━━━ GIVEN RECORDS ━━━

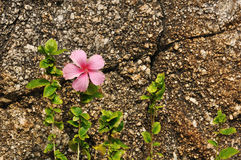 Flower against coarse rock background. Beautiful flower growing beside rock displays strong vitality Stock Image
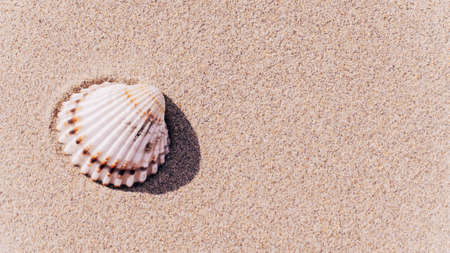 Shells pattern. Seashells, starfishes on sand ocean beach background. Exotic beach with copy space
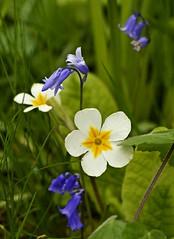 Spring 2016 - 855 LBG (Lostash) Tags: life flowers plants nature gardens spring flora seasons leicesterbotanicalgardens
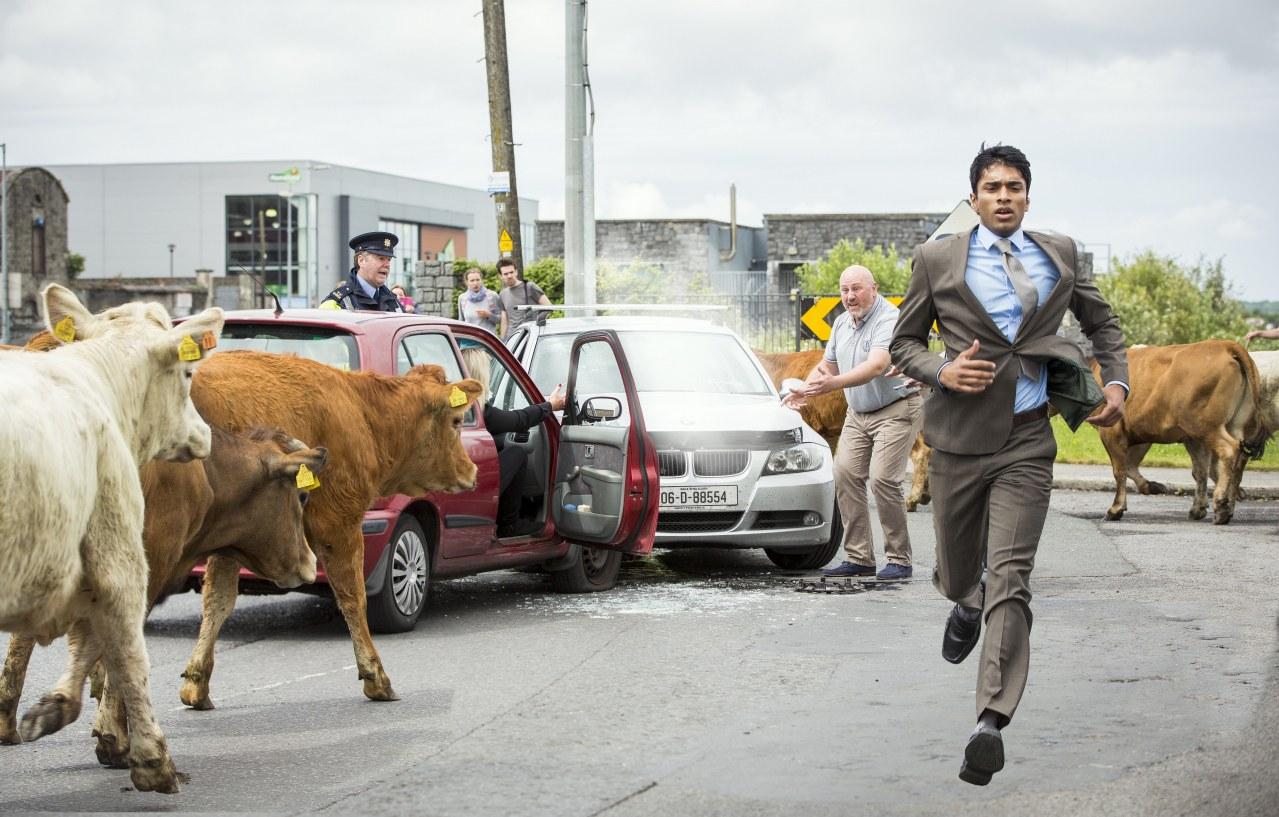 Halaleluja - Iren sind menschlich! - Bild 1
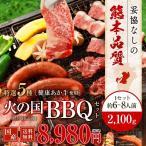 焼肉 BBQ キャンプ 火の国セット(6~8人前) 2100g 牛肉 豚肉 鶏肉 九州 熊本 焼き肉 バーベキュー 送料無料 ギフト 肉 食べ物 おつまみ 馬刺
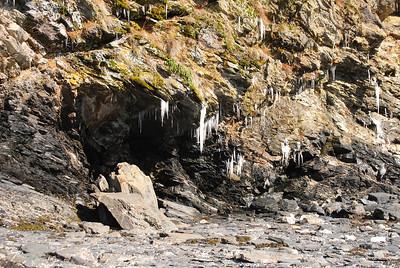 3-21-14  Hike to Bear Camp, Deer,  Zachar Bay AK 002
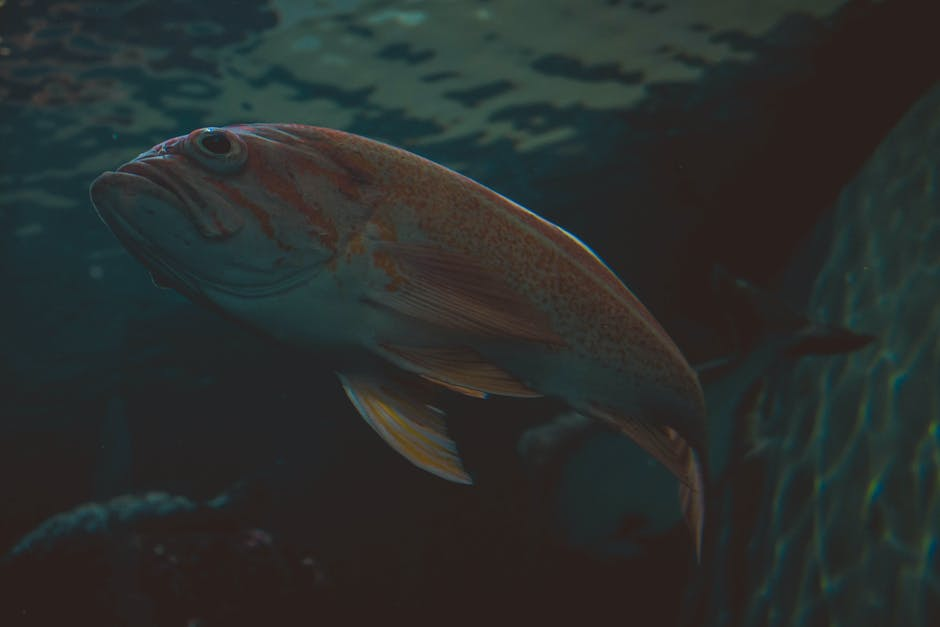 New free stock photo of water, animal, swimming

━━━

» **REQUIRED ACTION**
When copying the entries, drop the images and keep every line exact.

» **ANSWER FOR THIS EXERCISE**
 Flower against coarse rock background. Beautiful flower growing beside rock displays strong vitality Stock Image
 Shells pattern. Seashells, starfishes on sand ocean beach background. Exotic beach with copy space
 Spring 2016 - 855 LBG (Lostash) Tags: life flowers plants nature gardens spring flora seasons leicesterbotanicalgardens
 Halaleluja - Iren sind menschlich! - Bild 1
 焼肉 BBQ キャンプ 火の国セット(6~8人前) 2100g 牛肉 豚肉 鶏肉 九州 熊本 焼き肉 バーベキュー 送料無料 ギフト 肉 食べ物 おつまみ 馬刺
 3-21-14  Hike to Bear Camp, Deer,  Zachar Bay AK 002
 New free stock photo of water, animal, swimming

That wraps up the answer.